This was a most grievous drawback to the expedition, but Livingstone, as usual, made the best of it. He took his stores to Shupanga, a Portuguese village near the point where the Zambesi is joined by another fine river called the Shirt. Then by slow degrees he made his way up stream to Teté, where he had left his Makololo bearers on his former visit They were overjoyed to see him again: some of them rushed to embrace him, but others cried out, "Don't touch him; you'll spoil his new clothes." People had told them that Livingstone would never return, but the Makololo knew he would never break his word. "We trusted you," they told him, "and now we shall sleep."

Twenty miles above Teté the river broke through a chain of hills, and at this point the Asthmatic  was stopped by the Kebrabasa Rapids. The river ran swiftly down a narrow valley, with the current broken here and there by jagged rocks or smooth water-worn boulders. At this season the river was at its lowest, and Livingstone decided to explore the rapids on foot; for he thought it might yet be possible for small steamers to pass them when the river was full.

Accordingly, he and his fellow-explorer, Dr. Kirk, set out with a native guide and some of the Makololo to make the matter sure. They followed up the bed of the river as best they could, taking measurements and notes as they went. Sometimes their way was over smooth terraces of rock, sometimes they scrambled over boulders, and once they had to wade up to their waists in spite of the risk of crocodiles. At night they slept under trees, and were lucky enough to be left alone by wild beasts, though a native across the river was killed one evening by a leopard.

When at last they reached the head of the rapids, their guide declared that now there was nothing but smooth water before them. Thinking their difficult task was at an end, they began to return, but that night two natives came into camp, and said there was another rapid a few miles up stream.

Taking three of the Makololo with them, Livingstone and Kirk went back again to settle the question. They found a narrow gorge, whose sides rose steeper than a gable roof from the river to the skyline, 2000 feet above them.
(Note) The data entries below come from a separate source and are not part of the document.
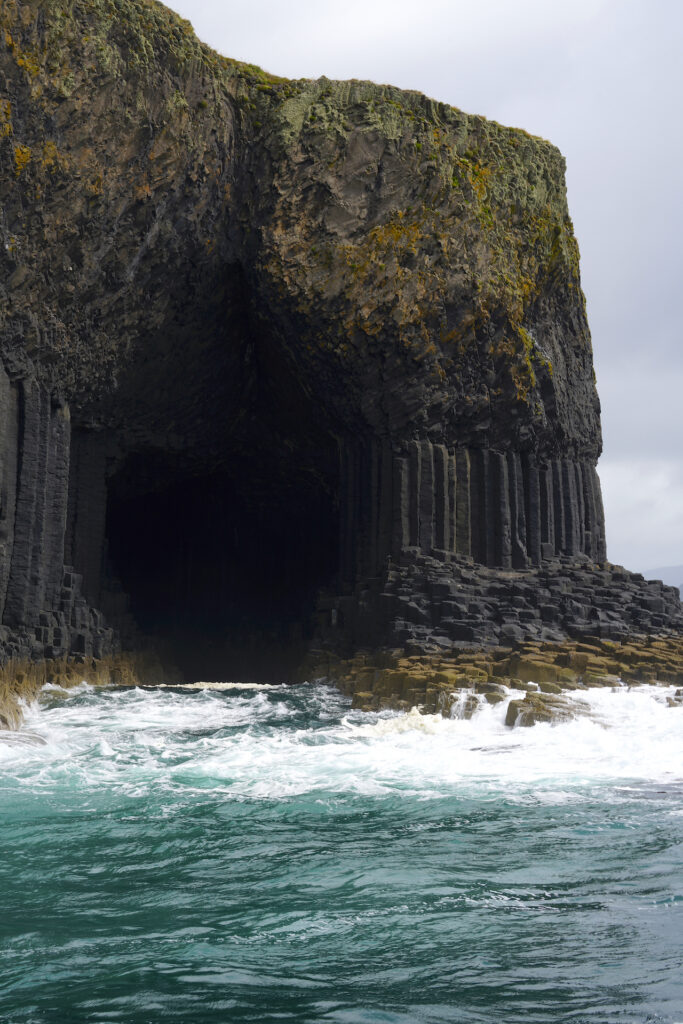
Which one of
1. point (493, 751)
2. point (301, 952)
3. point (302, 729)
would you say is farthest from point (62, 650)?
point (301, 952)

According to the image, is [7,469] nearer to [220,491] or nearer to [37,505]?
[37,505]

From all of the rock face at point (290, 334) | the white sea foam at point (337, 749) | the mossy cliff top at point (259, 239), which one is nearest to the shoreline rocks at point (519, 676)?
the white sea foam at point (337, 749)

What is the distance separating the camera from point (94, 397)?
75.6ft

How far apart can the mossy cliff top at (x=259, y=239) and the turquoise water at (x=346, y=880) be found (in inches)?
425

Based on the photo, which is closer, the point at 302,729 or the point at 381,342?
the point at 302,729

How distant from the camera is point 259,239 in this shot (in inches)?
934

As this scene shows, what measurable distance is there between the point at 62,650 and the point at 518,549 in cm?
1215

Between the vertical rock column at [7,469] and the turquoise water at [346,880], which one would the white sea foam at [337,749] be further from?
the vertical rock column at [7,469]

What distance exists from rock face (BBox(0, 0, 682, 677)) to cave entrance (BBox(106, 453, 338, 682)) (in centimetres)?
77

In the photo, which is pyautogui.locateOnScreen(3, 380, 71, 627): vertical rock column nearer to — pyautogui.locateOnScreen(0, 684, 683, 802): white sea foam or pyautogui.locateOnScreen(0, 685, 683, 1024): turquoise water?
pyautogui.locateOnScreen(0, 684, 683, 802): white sea foam

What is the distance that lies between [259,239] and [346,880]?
728 inches

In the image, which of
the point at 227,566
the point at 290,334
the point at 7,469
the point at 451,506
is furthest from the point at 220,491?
the point at 7,469

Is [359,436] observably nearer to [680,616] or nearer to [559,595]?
[559,595]

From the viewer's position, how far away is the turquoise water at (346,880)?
565 centimetres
Up this they scrambled, cutting their way through the prickly scrub, and crawling over the face of the sloping cliff. The sun struck into the gorge with such force, that the rocks reeked like heated steel; and the climbers' hands could hardly bear their grip long enough to gain firm foothold. Even the Makololo, whose naked soles were hard and tough as shoe-leather, limped with the pain of their burnt and blistered feet. They turned to Kirk, and said that Livingstone no longer had a heart, and must be stark mad to try and climb where no wild animal would go. Losing all heart, they wanted to lie down and sleep in the hollows, but Livingstone's pluck and spirit carried them through.

At last, after a scramble so steep and dangerous that they took three hours to climb one mile, the party reached a spot overhanging the rapid. Here the cliff dropped a hundred feet sheer into the stream, and rose like a wall just a short stone's-throw across it. Into this narrow pass the whole wide river was crowded, and the current sped swiftly down, broken here and there into a white fleece by a ridge of jutting rock. They saw the flood-mark, eighty feet up the opposite cliff. But Livingstone turned away in keen disappointment; for though a powerful steamer might stem the rapid at high flood, the river was useless as a waterway for most of the year.
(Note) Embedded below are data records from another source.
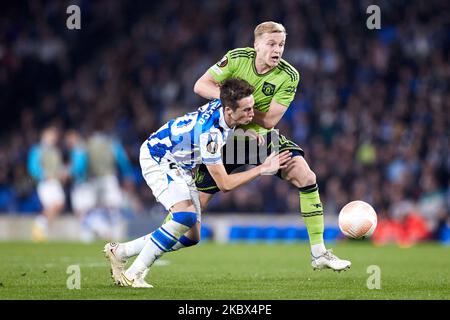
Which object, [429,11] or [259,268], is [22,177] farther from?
[259,268]

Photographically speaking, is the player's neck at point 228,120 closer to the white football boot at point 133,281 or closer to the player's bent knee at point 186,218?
the player's bent knee at point 186,218

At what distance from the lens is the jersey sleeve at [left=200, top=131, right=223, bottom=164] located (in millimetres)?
7871

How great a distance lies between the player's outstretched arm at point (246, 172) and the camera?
7812 millimetres

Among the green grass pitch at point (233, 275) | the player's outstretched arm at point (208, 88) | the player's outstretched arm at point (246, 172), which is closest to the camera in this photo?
the green grass pitch at point (233, 275)

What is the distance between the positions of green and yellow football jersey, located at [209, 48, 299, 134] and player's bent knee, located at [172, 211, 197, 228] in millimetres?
1634

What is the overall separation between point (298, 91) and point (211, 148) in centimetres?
1352

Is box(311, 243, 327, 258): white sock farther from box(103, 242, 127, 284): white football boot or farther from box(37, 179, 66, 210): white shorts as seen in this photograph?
box(37, 179, 66, 210): white shorts

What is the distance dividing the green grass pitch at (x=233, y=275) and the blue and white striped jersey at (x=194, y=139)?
1.17 m

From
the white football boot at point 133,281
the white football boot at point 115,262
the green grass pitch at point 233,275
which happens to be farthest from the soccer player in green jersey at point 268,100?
the white football boot at point 133,281

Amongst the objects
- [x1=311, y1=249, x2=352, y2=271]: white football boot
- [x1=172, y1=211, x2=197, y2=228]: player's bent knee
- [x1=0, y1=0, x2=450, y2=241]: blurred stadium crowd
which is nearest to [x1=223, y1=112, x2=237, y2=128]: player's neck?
[x1=172, y1=211, x2=197, y2=228]: player's bent knee

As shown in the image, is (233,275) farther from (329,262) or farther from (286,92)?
(286,92)

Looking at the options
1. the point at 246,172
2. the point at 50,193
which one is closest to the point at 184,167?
the point at 246,172

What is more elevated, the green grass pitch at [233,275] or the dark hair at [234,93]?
the dark hair at [234,93]

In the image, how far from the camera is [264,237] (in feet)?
62.5
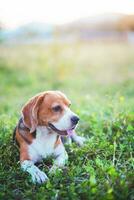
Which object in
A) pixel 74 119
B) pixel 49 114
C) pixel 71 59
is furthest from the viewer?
pixel 71 59

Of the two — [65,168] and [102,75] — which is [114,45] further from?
[65,168]

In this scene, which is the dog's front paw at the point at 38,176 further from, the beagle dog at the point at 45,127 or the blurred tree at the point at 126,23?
the blurred tree at the point at 126,23

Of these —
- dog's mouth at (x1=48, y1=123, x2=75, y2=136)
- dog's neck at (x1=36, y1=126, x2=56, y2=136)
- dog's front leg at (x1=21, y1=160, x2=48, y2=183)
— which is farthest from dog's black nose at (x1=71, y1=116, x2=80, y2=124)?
dog's front leg at (x1=21, y1=160, x2=48, y2=183)

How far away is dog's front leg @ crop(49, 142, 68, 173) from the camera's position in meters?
5.83

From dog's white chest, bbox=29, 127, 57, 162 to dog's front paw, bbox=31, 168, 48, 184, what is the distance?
16.1 inches

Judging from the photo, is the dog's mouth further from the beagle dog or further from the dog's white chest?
the dog's white chest

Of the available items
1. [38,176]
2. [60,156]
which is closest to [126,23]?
[60,156]

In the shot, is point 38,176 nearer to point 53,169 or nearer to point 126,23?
point 53,169

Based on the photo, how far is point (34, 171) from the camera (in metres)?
5.57

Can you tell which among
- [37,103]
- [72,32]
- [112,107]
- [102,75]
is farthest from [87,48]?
[37,103]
In 1859 Livingstone turned his attention to a branch of the Zambesi, called the Shiré. This river came slowly winding down a broad and fertile valley of forest and of plains, which stretched on either hand towards wooded hills with bare mountain-peaks beyond. Its banks were thick with leaf and blossom, and the air was filled with the scent of flowers, the song of birds, and the endless murmur of bees. Yet, as they passed up stream in the midst of all this beauty, the explorers could see the savage Manganja natives lurking behind trees, with bent bows, ready to shoot them down with barbed and poisoned arrows. Nothing happened, however, till the steamer came opposite the village of a chief named Tingané, who was a terror to the Portuguese, and had never yet allowed any man to pass his borders.

Here a crowd of five hundred Manganja lined the bank and ordered them to stop. Some of the savages even began to take aim with their fatal arrows, and it looked as though a terrible death would fall upon the explorers whether they obeyed or not. Livingstone at once went fearlessly on shore. He knew that he came for love of God, and he believed that he would not die till God no longer needed him to work on earth.

Calm and smiling, as if in a playground full of children, he walked through the bloodthirsty mob to their chief, and told him that the steamer was English and not Portuguese. Then he explained that the English wished to put down the cruel slave trade, and make it easier for black men to sell their cotton and ivory for cloth and beads.

Tingané liked the idea of this, and wished to hear more. Livingstone told him how the white man's book said that all men and women were sons and daughters of God, and therefore must not be treated with cruelty and unkindness. Thus Tingané was completely won over to friendship. He called his people together, and told them that the great white chief and healer of men had come with a good message, and might pass his borders in peace.

After this there was no more trouble with the Manganja, and the leaky Asthmatic  puffed and panted safely up the river, scaring out of their wits the wild animals upon its banks. Now and then a clumsy hippopotamus, startled out of its sleep, would splash out of the water and tear into the jungle. Antelopes and zebras fled over the plains, and once the explorers disturbed a herd of more than eight hundred elephants. Wicked-looking crocodiles would sometimes dash for the steamer with open jaws; but, on finding that it was not good to eat, they would dive to the bottom like stones. The river was deep and free from sandbanks for 200 miles, but here the steamer was once more stopped by a chain of rapids stretching over 40 miles. These Livingstone named the Murchison Cataracts, and from this point he made two journeys on foot.

On the first trip he climbed over the mountains to the eastward, and found Lake Shirwa, whose waters were stagnant and bitter. His native guide told him there was a much larger lake to the northward; so Livingstone, after returning for supplies, once more started from the Murchison Cataracts in search of it.

The way led over the highlands of the Manganja country towards the head of the Shiré valley. The natives were warlike, but Livingstone had no trouble with them, and easily bought all the food he wanted with a few yards of calico or a handful of beads. The women wore their hair quite short, and disfigured themselves with a large ring of ivory or tin through the upper lip. The men kept their hair long, and did it in as many fashions as white women. Sometimes they stiffened it with strips of bark into the likeness of a buffalo's horn or tail; sometimes they shaved off patches in the shape of some wild animal, and then thought themselves very beautiful.

At last, on September 16, 1859, Livingstone came upon the magnificent Lake Nyassa, stretching away to the skyline like an inland sea. Out of its waters the River Shiré ran smooth and deep all down the long valley to the Murchison Cataracts. Forty miles of road could easily be made past these falls, and then the great Nyassa would be open to the sea. The uplands of the Shiré valley were healthy and fertile, and here at last was the place where a colony of Christian emigrants might teach and show the Africans a life of righteousness and industry. Moreover, Livingstone saw that, as all the slave traffic had to cross the river or the lake, a single small steamer could soon put an end to the trade.

He therefore wrote home, and promised £2000 from the price of his book to be spent in sending out suitable emigrants. At the same time he asked the Government for a new vessel to replace the dying Asthmatic, and he also offered £4000 towards a little steamer for Lake Nyassa. In the meantime, while waiting their arrival, he kept his promise to the Makololo, and started up the Zambesi to take them home to Linyanté.